* _SUPPLIED RECORDS_

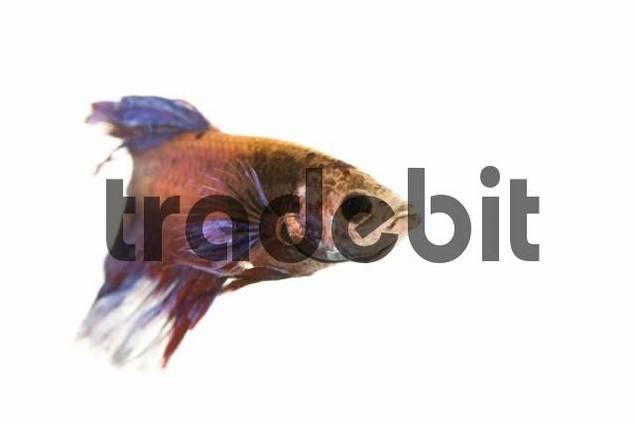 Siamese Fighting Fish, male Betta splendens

--

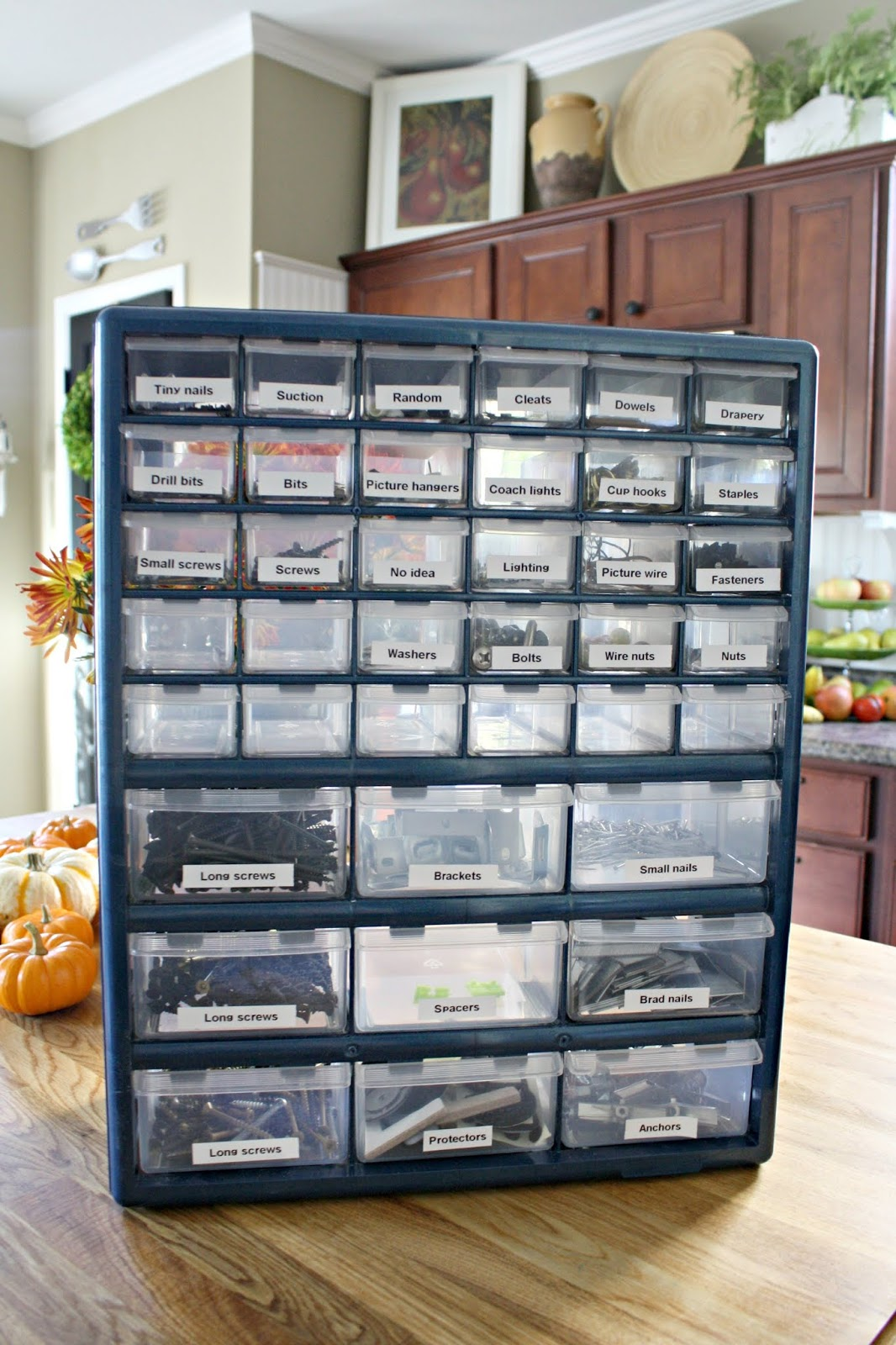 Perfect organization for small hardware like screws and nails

...

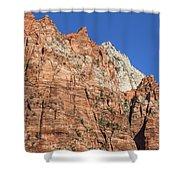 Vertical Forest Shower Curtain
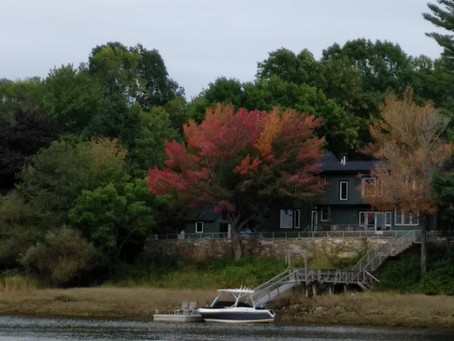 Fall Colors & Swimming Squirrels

* _TASK_
Exercise for the records above: copy only the lines from the one with "Vertical Forest Shower Curtain" to the one with "Fall Colors & Swimming Squirrels", both ends kept, and drop the pictures.

* _RESULT OF THIS EXERCISE_
 Vertical Forest Shower Curtain
 Fall Colors & Swimming Squirrels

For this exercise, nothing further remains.